10. According to the Petitioner this order issued on 31 December 1997 was accepted by the Petitioner. Accordingly the Petitioner has modified the price structure of the product after this order. This order been placed on record in the present proceedings and reference of the same can be found in the ground of Appeal which have been reproduced in the Appellate order, and is also referred to in the Revsional Application.

11. Having gone through the three orders passed, we find that the grievance of the Petitioner that the order in Appeal dated 31 December 1997 has not been considered at all is justified. Though this order is noted in the impugned order there is no discussion as to what is the implication of the said order, which according to the Petitioner is inter parte There is no discussion as to why the said order should not be taken into consideration or if taken into consideration what is the implication thereof.

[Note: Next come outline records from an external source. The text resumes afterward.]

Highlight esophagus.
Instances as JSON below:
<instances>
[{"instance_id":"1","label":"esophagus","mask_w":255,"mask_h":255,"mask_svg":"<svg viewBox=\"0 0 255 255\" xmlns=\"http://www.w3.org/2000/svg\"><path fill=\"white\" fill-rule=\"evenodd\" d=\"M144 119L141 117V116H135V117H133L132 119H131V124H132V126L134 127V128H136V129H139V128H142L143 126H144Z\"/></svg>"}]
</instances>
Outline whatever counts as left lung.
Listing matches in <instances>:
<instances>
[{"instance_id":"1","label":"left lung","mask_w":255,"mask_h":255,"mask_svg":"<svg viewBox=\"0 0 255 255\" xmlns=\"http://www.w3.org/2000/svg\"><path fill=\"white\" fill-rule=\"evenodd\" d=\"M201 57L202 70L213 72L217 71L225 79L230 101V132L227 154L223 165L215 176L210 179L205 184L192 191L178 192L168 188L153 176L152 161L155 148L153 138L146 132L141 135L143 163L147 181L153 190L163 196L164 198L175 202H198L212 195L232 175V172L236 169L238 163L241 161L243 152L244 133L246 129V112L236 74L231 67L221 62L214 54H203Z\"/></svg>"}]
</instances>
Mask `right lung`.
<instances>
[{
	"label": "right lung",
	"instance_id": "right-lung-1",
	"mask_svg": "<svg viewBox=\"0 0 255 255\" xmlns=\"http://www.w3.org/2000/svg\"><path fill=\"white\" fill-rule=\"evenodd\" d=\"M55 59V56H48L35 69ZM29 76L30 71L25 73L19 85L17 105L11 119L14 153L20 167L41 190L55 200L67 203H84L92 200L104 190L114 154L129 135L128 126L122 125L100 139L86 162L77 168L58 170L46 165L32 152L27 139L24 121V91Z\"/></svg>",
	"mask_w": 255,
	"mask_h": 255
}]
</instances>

12. In the light of the fact that there was a pre-existing order of the Commissioner (Appeals) inter parte regarding the same product, where different classification and impugned order has been arrived at and which supports the claim of the Petitioner, the same should have been considered and the Petitioner is right in contending that failure to do so has caused serious prejudice to the Petitioner. In this position, we are of the opinion that the proceedings need to be remanded to the Appellate Authority for considering the effect and implication of the order in Appeal dated 31 December 1997. Since the classification, under the impugned orders will have to be quashed and set aside to be considered afresh, we keep the contention of the parties regarding the interpretation of the entries open. As regards the contention of the power of the authorities to undertake these proceedings, this issue is not pressed before us. We also make it clear that our observations are not to be construed as the order dated 31 December 1997 has concluded the matter, but the reference to it is only to stress upon the need to remand the proceedings. Accordingly, impugned order dated 31 December 1997 passed by the Commissioner of Customs (Appeals) and order dated 13 June 2012 passed by the Revisionary Authority, are quashed and set aside. Proceedings are restored to the file of the Commissioner of Customs (Appeals).

13. Rule is made absolute in above terms. No order as to costs.

14. Considering the fact that the proceedings are pending for some time and they have been remanded, the Appellate Authority will make an endeavour to dispose of the proceeding at the earliest.